An exercise in cleaning data with R.

We’ll be using OpenRefine in conjunction with R.

We’ll be replicating the analysis that went into the story: The bars where drivers got drunk before OUI arrests by Dan Adams and Matt Rocheleau.

Note: This data is property of The Boston Globe and is meant to be used for research purposes only and not for publication.

Let’s load the data in and take a look at what we’re working with

bars <- read.csv("https://docs.google.com/spreadsheets/d/15TJZhuh7jKoO9fDr8LIcBr8T3vf_sUJudBD9L5o0rDM/pub?output=csv", stringsAsFactors=F)
library(knitr)
kable(head(bars,10))
Restaurant.name offense_date citstzip staddress comments ins_date X seq_01 citation
Bell & Anchor Restaurant 1/1/2013 Great Barrington, MA 01230 17-Jan-13 NA 1 R0590639
Bella Notte 1/1/2013 Bernardston, MA 01337 08-Jan-13 NA 1 R1126876
Belle Notte 1/1/2013 Bernardston, MA 01337 199 Huckle Hill Road 10-May-13 NA 1 R1848185
Main Street Bar & Grille 1/1/2013 Plymouth, MA 02360 Main Street 19-Jul-13 NA NA
Majestic Dragon 1/1/2013 Ipswich Rte 1A NA NA
Naga 1/1/2013 Cambridge, Ma. 17-Sep-14 NA NA
LOS RECUERDOS 1/2/2013 CHELSEA, MA. 02150 14-16A FIFTH STREET 24-Jun-14 NA NA
43 Church 1/3/2013 Salem, MA 01970 07-Jan-13 NA 1 R0893843
Gallagher’s 1/3/2013 Worcester, MA 01608 30-Jan-13 NA NA
Slades Bar & Grill 1/3/2013 Roxbury Crossing, MA 02120 958 Tremont St 04-Oct-13 NA NA
This is definitely one of t hose problemati c data sets.

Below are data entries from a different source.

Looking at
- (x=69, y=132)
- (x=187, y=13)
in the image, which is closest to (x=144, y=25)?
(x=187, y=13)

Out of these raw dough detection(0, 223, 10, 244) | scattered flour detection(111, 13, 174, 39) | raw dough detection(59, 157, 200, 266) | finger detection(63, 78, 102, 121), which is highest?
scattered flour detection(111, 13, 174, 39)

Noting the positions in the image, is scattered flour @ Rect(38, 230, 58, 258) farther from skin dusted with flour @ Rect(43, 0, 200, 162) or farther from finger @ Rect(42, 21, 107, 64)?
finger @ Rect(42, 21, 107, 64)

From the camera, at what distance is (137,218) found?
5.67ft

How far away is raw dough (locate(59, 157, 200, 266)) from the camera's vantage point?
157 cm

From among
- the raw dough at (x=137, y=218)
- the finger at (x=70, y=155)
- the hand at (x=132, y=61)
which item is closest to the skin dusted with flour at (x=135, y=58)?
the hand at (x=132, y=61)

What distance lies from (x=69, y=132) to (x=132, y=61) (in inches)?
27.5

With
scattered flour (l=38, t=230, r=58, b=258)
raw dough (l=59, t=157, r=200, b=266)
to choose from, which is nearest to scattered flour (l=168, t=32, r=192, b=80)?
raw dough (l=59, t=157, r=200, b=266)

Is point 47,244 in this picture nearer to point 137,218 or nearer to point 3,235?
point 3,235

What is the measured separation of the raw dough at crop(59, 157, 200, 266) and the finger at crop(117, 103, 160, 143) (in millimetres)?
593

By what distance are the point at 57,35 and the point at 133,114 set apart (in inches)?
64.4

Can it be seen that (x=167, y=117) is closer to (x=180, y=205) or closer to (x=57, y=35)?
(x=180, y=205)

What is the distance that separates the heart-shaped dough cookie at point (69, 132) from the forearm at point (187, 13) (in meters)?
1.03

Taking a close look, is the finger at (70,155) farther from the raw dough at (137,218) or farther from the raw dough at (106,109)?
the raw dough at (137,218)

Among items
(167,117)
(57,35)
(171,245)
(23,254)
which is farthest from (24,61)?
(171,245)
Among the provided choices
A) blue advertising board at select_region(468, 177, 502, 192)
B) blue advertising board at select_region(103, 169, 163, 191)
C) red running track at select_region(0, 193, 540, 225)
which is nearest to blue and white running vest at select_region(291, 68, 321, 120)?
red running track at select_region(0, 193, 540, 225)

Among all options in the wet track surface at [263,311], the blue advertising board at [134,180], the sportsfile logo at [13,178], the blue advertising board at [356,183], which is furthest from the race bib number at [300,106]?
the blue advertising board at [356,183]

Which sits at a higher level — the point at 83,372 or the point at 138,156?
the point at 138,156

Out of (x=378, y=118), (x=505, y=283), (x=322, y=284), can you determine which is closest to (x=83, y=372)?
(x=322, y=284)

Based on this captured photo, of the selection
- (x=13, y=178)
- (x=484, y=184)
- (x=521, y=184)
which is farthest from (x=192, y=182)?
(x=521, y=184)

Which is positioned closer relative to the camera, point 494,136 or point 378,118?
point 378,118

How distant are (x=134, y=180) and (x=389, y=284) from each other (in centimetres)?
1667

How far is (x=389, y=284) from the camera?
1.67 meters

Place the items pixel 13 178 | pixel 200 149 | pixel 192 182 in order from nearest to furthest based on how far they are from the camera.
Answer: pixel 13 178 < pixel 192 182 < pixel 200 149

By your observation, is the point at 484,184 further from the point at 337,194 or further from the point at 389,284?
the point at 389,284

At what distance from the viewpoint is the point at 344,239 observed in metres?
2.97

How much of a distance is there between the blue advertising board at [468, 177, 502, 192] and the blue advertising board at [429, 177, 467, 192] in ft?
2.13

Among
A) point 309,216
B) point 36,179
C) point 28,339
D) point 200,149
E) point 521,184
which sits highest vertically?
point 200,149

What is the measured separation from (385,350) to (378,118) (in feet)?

Restaurant names are out of sync, sometimes there’s a dot or a star where there’s no data. Instead of NA it might be “n/a”.

The addresses are inconsistent. SOmetimes they have the state abbreviated, sometimes it’s spelled out. Sometimes it’s just a road.

I don’t have a lot of confidence in the consistency in the names, either.

Let’s take a peek.

library(dplyr)
## 
## Attaching package: 'dplyr'
## The following objects are masked from 'package:stats':
## 
##     filter, lag
## The following objects are masked from 'package:base':
## 
##     intersect, setdiff, setequal, union
restaurants <- bars %>%
  group_by(Restaurant.name) %>%
  summarize(Total.Incidents=n()) %>%
  arrange(desc(Total.Incidents))

kable(head(restaurants,10))
Restaurant.name Total.Incidents
Private 164
NONE 54
private 47
26
private residence 26
Private Res. 23
pvt. residence 20
British Beer Company 19
99 Restaurant 18
The Grog 18
It looks like there are multiple ways to spell out private residences, among probably many more off spellings or casings or abbreviations.

Count how many different Restaurant names there with the command length(unique(bars$Restaurant.name)).

So, 3029. Let’s see if we can make that number smaller.

Fuzzy matching

We’re going to use a package called rrefine.

It’s pretty much a wrapper for OpenRefine, which used to be known as Google Refine.

First, let’s install and open OpenRefine. It runs in a browser off your system (You’ll need to make sure you’ve got the latest version of Java installed)

# install.packages("devtools")
devtools::install_github("vpnagraj/rrefine")
## Skipping install of 'rrefine' from a github remote, the SHA1 (3f8f813b) has not changed since last install.
##   Use `force = TRUE` to force installation
library(rrefine)

# You'll write the CSV to your computer
write.csv(bars, file = "data/bars.csv", row.names = FALSE)

# And then upload that file to the OpenRefine program
refine_upload(file = "data/bars.csv", project.name = "bars_cleanup", open.browser = TRUE)

This will take a minute or two to load, depending on the size of the file.

But you’ll see a new tab pop open pointing at 127.0.0.1:333 with the project name at the top.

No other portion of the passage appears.